**PROBLEM REQUIREMENTS**
Write each line of the entries below as one string in a JSON list, and skip blank lines. Leave the pictures out.

**GIVEN DATA**
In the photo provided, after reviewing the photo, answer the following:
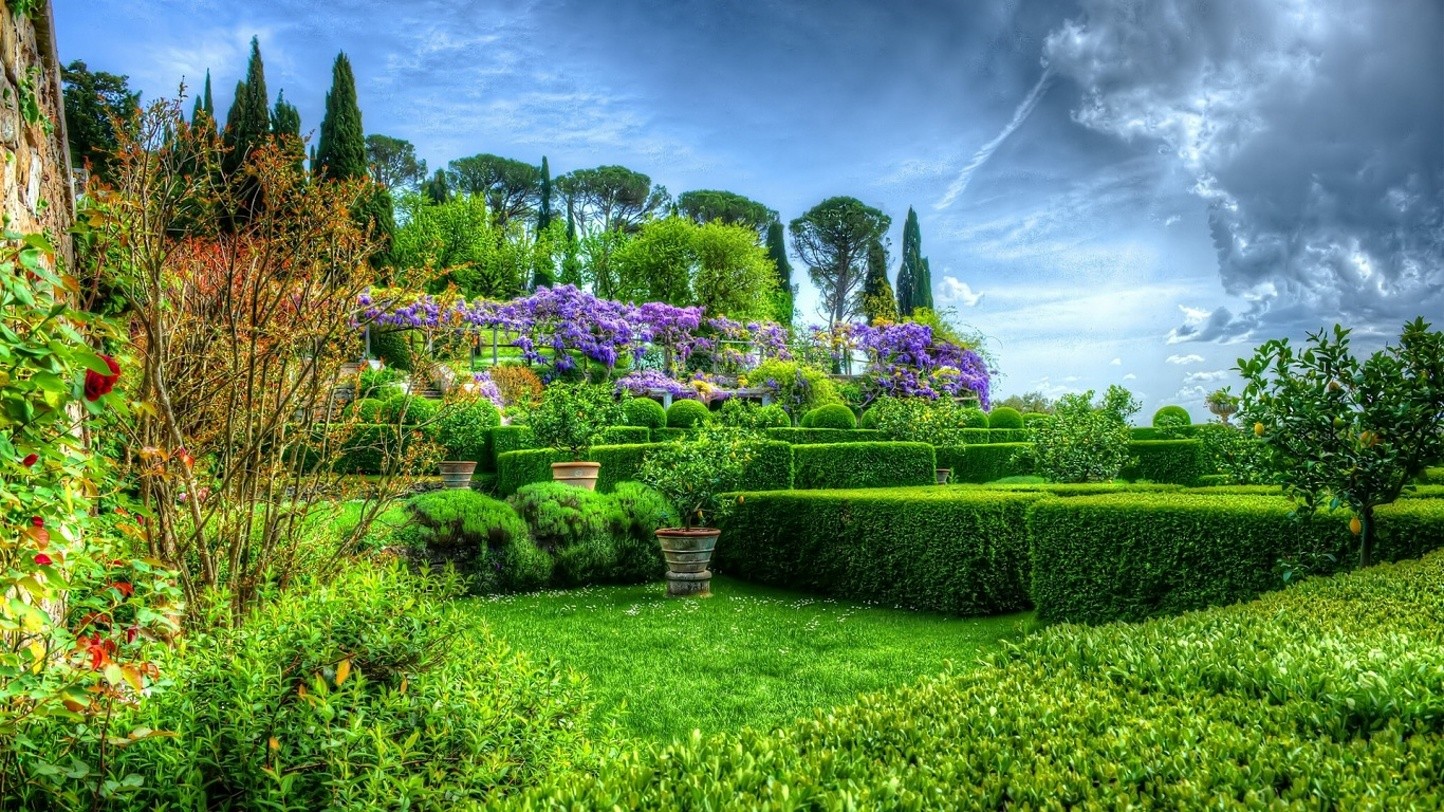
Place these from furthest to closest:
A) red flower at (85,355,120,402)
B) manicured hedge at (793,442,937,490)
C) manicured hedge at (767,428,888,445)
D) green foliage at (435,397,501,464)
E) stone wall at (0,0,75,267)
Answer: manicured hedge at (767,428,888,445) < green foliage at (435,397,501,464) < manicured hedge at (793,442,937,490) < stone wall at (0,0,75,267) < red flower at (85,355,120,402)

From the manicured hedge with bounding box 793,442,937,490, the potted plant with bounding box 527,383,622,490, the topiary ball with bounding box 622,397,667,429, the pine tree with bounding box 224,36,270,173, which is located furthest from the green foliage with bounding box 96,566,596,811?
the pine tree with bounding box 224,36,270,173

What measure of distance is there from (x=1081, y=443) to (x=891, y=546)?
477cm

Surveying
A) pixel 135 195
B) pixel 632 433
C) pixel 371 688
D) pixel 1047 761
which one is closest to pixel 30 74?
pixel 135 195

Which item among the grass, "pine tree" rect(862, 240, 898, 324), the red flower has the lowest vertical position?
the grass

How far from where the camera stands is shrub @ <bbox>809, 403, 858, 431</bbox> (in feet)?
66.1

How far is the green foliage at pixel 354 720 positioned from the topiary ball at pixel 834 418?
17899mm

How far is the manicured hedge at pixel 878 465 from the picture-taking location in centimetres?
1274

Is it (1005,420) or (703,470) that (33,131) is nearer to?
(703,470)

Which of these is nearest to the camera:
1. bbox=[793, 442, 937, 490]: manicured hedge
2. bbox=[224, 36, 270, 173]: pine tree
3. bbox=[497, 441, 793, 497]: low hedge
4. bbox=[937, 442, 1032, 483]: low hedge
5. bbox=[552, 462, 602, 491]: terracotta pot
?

**ANSWER TO THIS PROBLEM**
[
  "In the photo provided, after reviewing the photo, answer the following:",
  "Place these from furthest to closest:",
  "A) red flower at (85,355,120,402)",
  "B) manicured hedge at (793,442,937,490)",
  "C) manicured hedge at (767,428,888,445)",
  "D) green foliage at (435,397,501,464)",
  "E) stone wall at (0,0,75,267)",
  "Answer: manicured hedge at (767,428,888,445) < green foliage at (435,397,501,464) < manicured hedge at (793,442,937,490) < stone wall at (0,0,75,267) < red flower at (85,355,120,402)",
  "From the manicured hedge with bounding box 793,442,937,490, the potted plant with bounding box 527,383,622,490, the topiary ball with bounding box 622,397,667,429, the pine tree with bounding box 224,36,270,173, which is located furthest from the green foliage with bounding box 96,566,596,811?",
  "the pine tree with bounding box 224,36,270,173",
  "What measure of distance is there from (x=1081, y=443) to (x=891, y=546)?",
  "477cm",
  "Surveying",
  "A) pixel 135 195",
  "B) pixel 632 433",
  "C) pixel 371 688",
  "D) pixel 1047 761",
  "which one is closest to pixel 30 74?",
  "pixel 135 195",
  "Which item among the grass, \"pine tree\" rect(862, 240, 898, 324), the red flower has the lowest vertical position?",
  "the grass",
  "How far from where the camera stands is shrub @ <bbox>809, 403, 858, 431</bbox> (in feet)?",
  "66.1",
  "How far is the green foliage at pixel 354 720 positioned from the topiary ball at pixel 834 418?",
  "17899mm",
  "How far is the manicured hedge at pixel 878 465 from the picture-taking location in centimetres?",
  "1274",
  "Is it (1005,420) or (703,470) that (33,131) is nearer to?",
  "(703,470)",
  "Which of these is nearest to the camera:",
  "1. bbox=[793, 442, 937, 490]: manicured hedge",
  "2. bbox=[224, 36, 270, 173]: pine tree",
  "3. bbox=[497, 441, 793, 497]: low hedge",
  "4. bbox=[937, 442, 1032, 483]: low hedge",
  "5. bbox=[552, 462, 602, 491]: terracotta pot",
  "?"
]